◆ FRAGMENTO DEL TEXTO

========================

DON AGUSTÍN EN SU DESPACHO
Horacio Caillet-Bois (94)

La razón por la que estoy ante ustedes con el propósito de recordar al Dr. Agustín Zapata Gollan es el hecho de haber compartido sus días en el Museo Etnográfico durante un cuarto de siglo en mi calidad de Secretario del organismo y también de hijo de su entrañable amigo Horacio Caillet-Bois.

Ese cuarto de siglo fue el último de la vida de Agustín Zapata Gollan, es decir que yo lo acompañé en esos años en que, después de haber trepado la cuesta, miramos las cosas desde arriba. Y él, D. Agustín, alcanzaba su cumbre en la vida y en el saber.

El museo era su hogar. Le había dedicado gran parte de su vida y no era posible concebirlo sin Zapata Gollan ni a éste último fuera de su casa. Que por cierto había organizado a su semejanza exhibiendo virtudes y defectos que le eran propios, como por ejemplo un gran trabajo de fundamentación en contraste con un sustento administrativo desaliñado, o la proyección continental de las ruinas de Cayastá y de su trabajo arqueológico sobre un soporte financiero invariablemente anémico.

========================

◆ LISTA DE DATOS
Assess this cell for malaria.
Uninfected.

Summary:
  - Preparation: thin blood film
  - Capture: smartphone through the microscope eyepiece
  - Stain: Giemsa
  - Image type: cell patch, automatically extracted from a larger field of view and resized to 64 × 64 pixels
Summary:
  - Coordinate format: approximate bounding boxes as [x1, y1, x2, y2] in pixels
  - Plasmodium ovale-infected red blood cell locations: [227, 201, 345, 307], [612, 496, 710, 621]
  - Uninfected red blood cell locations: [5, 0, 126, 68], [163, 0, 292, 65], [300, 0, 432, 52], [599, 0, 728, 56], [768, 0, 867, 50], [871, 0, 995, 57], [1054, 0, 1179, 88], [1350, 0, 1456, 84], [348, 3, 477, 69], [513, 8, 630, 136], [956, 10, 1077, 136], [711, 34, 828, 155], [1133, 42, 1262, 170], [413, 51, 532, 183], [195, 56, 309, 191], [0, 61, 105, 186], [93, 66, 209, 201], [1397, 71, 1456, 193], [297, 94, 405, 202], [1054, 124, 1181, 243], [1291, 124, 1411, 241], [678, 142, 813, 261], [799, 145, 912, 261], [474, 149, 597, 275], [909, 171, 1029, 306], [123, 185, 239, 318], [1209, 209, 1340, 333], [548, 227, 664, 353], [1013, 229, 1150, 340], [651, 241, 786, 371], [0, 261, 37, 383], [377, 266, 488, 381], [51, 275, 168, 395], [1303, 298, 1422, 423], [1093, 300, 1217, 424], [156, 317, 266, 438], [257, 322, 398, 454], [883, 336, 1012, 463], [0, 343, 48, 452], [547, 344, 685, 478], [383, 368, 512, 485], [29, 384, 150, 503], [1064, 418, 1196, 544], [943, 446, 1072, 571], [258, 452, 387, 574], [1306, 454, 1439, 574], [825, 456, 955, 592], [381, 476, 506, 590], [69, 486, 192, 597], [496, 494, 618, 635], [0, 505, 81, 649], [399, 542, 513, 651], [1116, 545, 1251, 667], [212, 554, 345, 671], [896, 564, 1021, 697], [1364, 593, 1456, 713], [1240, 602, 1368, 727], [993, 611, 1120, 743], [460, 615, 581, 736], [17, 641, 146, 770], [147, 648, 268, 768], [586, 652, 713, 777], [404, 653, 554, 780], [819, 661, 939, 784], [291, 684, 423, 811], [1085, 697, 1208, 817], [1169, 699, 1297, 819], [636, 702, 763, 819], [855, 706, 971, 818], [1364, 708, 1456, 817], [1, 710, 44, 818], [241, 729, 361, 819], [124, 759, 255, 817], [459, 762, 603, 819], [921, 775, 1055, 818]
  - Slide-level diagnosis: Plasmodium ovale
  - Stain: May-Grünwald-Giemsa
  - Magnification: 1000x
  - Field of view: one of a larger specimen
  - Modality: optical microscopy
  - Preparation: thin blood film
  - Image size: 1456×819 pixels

========================

◆ CONSIGNA A
Extraiga textualmente del texto sobre Zapata Gollan el pasaje que comienza con las palabras que contienen "La razón por" y termina con "amigo Horacio Caillet-Bois.".
◆ CONSIGNA B
Responda, según el texto sobre Zapata Gollan:
(i) ¿Durante cuánto tiempo compartió el autor los días de Zapata Gollan en el Museo Etnográfico?
(ii) ¿Qué cargo ocupaba el autor en ese organismo?
(iii) ¿De qué lugar son las ruinas cuya proyección continental menciona el texto?
◆ CONSIGNA C
Indique si cada afirmación concuerda con el texto sobre Zapata Gollan:
(i) El autor era hijo de un amigo de Zapata Gollan.
(ii) El museo contaba con un soporte financiero sólido.
(iii) El período evocado corresponde a los primeros años de la vida de Zapata Gollan.
Los datos no guardan relación alguna con el texto sobre Zapata Gollan.

◆ RESPUESTA CORRECTA A
La razón por la que estoy ante ustedes con el propósito de recordar al Dr. Agustín Zapata Gollan es el hecho de haber compartido sus días en el Museo Etnográfico durante un cuarto de siglo en mi calidad de Secretario del organismo y también de hijo de su entrañable amigo Horacio Caillet-Bois.

◆ RESPUESTA CORRECTA B
(i) Durante un cuarto de siglo.
(ii) Secretario del organismo.
(iii) De Cayastá.

◆ RESPUESTA CORRECTA C
(i) Sí: "hijo de su entrañable amigo Horacio Caillet-Bois".
(ii) No: "sobre un soporte financiero invariablemente anémico".
(iii) No: "Ese cuarto de siglo fue el último de la vida de Agustín Zapata Gollan".